La gran innovación de Del Bosque no cuajó. El ariete del Atlético de Madrid no encontró su sitio en el combinado rojo, y viceversa. Ni se acopló al fútbol asociativo ni fue una alternativa en los balones largos a la espalda de los centrales. Como otros compañeros, llegó con dudas en su estado físico, muy castigado en el tramo final de temporada. En el caso de Casillas, al final, la inactividad de la Liga parece haberle pasado factura. En un puesto tan específico como la portería, el ajuste fino requiere muchos minutos. Los que no tuvo durante la temporada.
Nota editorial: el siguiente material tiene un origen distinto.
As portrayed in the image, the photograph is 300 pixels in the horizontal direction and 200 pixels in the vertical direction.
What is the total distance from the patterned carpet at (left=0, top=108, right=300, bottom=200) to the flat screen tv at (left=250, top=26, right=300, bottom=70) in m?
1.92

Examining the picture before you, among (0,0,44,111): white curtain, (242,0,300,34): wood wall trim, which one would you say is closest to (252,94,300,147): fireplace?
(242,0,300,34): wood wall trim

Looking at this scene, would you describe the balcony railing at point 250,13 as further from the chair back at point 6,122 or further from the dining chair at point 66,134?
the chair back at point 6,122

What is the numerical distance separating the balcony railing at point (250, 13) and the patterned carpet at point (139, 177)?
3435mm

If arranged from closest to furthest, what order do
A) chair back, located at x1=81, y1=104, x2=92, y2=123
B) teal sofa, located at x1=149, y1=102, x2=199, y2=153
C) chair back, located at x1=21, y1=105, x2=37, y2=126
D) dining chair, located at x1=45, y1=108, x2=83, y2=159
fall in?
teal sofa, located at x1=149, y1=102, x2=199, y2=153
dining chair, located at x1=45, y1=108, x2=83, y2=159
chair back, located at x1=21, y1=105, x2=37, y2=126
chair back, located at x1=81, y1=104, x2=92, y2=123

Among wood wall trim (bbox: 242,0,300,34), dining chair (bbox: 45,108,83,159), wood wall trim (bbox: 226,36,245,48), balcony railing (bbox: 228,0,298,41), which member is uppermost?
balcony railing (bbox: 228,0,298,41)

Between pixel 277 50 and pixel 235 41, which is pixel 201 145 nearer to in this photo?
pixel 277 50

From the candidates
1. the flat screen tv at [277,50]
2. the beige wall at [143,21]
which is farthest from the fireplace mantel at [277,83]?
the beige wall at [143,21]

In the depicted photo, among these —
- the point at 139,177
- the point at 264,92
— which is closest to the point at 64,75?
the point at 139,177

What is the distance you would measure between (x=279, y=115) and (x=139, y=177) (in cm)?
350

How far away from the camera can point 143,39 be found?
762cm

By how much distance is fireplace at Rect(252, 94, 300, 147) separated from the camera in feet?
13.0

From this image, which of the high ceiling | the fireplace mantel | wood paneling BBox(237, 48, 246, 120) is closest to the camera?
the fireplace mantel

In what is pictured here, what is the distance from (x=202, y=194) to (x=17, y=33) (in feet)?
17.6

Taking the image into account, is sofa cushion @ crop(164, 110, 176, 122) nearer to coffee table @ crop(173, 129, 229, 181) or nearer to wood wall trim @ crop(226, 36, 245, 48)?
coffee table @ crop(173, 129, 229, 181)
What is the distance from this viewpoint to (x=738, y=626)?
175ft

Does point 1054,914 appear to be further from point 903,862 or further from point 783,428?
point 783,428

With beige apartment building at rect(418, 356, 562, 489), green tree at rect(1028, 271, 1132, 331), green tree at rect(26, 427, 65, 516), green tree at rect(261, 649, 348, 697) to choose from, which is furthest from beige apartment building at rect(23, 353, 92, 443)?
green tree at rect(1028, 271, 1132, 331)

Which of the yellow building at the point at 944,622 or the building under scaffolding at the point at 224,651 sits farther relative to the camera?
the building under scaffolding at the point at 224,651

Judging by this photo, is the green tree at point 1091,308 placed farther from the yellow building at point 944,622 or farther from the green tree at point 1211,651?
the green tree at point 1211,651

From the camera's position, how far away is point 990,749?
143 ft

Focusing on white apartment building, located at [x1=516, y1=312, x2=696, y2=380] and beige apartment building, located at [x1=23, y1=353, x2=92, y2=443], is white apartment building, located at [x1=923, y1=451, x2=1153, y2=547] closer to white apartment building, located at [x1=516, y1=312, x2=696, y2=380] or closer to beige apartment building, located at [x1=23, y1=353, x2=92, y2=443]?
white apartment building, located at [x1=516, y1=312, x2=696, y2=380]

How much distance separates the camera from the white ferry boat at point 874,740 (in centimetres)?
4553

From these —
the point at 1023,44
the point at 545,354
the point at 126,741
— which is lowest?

¿Pesaron demasiado las fidelidades en la confección del grupo?

Tras el Mundial de Sudáfrica, Del Bosque lanzó guiños a algunos de los veteranos, especialmente a Puyol y Xavi Hernández, para que no se descolgasen del reto de Brasil. Probablemente nunca dudó de que a aquel equipo le quedaba cuerda y recorrido para al menos cuatro años. Y, de hecho, España no es una selección sobrada de años. Xavi Hernández (34) es el de más edad. Le siguen Casillas (33), Xabi Alonso y Villa (32), y Torres (30). Que el metrónomo del Barça esté a un paso de Qatar y que el Guaje se vaya a Nueva York son datos indicativos. El debate entre la fidelidad a quienes nunca han fallado y la apuesta por valores emergentes es muy difícil de librar. Y lo mismo sucede si en uno de los platos de la balanza se ponen, en lugar de futbolistas que encaran ya su recta final, otros que durante la temporada han estado lejos de un rendimiento óptimo pero cuya hoja de servicios en la selección no ofrece tacha.

¿Había alguna deuda pendiente con la fortuna?

Silva tuvo el segundo ante Holanda y Busquets marró una opción clarísima para el 1-2 ante Chile. Pudieron cambiar el sino. Pero eso ya no se sabrá nunca. Hasta la fortuna golpeó a España.